In my work with musicians, singers, and conductors at the Brevard Music Center in North Carolina, I observed the rewards for the performing artist who studies the Alexander Technique: improved stance, comfort, and most importantly, physical and mental freedom in the complex discipline of practice and performance.

Marisol Taub, bassoonist at Brevard Music Center, participating in a group class lead by Idelle, summer 2001

Seemingly subtle changes in the head, neck, back relationship can change the habitual approach to chinning a violin, fingering the cello, or bowing the strings of an upright bass, preventing harmful tension while enhancing the quality of the sound and the sensitivity and stamina of the string player.

Eric Jones, cellist, at Brevard music Center, summer 2001, taking a lesson in the Alexander Technique as applied to his cello concretizing.

The singer or wind/brass player learns to integrate the breath and ease at the head and neck while producing fuller sound.

John Kuhns, responding to the Alexander Technique while playing horn, Brevard Music Center, summer 2001.

The pianist uses the Alexander Technique to discover greater ease/dexterity and sound quality when applying its principles to sitting posture, trunk motion, use of arms/wrists, and fingers at the piano.
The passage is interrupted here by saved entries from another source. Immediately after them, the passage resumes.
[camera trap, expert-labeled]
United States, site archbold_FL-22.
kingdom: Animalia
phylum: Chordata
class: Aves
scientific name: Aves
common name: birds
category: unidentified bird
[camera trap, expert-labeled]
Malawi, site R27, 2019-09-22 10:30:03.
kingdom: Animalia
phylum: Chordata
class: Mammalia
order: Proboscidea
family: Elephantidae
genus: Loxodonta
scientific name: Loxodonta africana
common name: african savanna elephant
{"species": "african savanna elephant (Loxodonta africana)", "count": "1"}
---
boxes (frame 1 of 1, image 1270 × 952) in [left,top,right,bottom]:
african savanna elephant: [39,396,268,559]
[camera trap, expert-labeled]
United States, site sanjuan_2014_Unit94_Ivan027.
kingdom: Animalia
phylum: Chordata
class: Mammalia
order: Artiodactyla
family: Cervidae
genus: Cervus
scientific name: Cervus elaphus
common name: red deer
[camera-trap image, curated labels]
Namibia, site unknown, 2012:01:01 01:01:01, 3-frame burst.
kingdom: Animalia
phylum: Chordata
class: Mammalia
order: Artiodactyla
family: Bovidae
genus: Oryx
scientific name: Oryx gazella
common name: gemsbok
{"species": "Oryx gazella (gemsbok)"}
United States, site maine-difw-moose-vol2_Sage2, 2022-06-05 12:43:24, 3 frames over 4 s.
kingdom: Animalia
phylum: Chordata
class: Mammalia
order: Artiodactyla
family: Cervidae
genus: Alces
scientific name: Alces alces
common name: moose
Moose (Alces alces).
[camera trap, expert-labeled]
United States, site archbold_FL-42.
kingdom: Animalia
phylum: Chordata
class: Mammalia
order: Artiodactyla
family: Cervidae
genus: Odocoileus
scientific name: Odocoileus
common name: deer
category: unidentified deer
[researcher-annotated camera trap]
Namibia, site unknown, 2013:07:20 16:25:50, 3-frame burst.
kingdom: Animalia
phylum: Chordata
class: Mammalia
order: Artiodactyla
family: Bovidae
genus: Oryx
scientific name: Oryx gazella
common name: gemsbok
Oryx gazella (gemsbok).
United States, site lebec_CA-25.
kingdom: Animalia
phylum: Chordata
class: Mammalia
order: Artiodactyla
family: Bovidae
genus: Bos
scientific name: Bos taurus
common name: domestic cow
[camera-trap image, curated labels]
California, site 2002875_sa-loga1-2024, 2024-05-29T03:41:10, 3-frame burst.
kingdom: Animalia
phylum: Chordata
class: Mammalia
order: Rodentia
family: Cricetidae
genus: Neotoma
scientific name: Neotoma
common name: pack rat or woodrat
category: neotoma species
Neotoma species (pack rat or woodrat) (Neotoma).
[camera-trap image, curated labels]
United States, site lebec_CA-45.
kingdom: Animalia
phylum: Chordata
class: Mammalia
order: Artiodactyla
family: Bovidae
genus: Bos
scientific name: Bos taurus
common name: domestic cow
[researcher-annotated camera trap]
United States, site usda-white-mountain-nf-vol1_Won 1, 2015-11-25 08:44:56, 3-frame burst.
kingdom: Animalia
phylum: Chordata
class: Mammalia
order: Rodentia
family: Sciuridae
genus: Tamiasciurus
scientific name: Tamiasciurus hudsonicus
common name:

Darius Johnson, young artist division of Brevard Music Center, summer 2001, applying the Alexander Technique to sitting with poise at the piano.

The Alexander Technique's indirect approach of re-examining ordinary activity and then applying the same thought process to the physical demands of musicians, singers, and conductors offers essential skills for work on and off the stage. The greatest reward is hearing the change in the quality of performance. The body behind the instrument, balanced and poised, breathing and moveable, free of undue tension, is no longer interfering with the sound.


"The Alexander Technique provides a means whereby the use of a part - a voice or an arm or a leg - is improved by improving the use of the whole body, indeed, the whole self."

Barbara Conable from What Every Musician Needs to Know About the Body. Andover Press, 1998.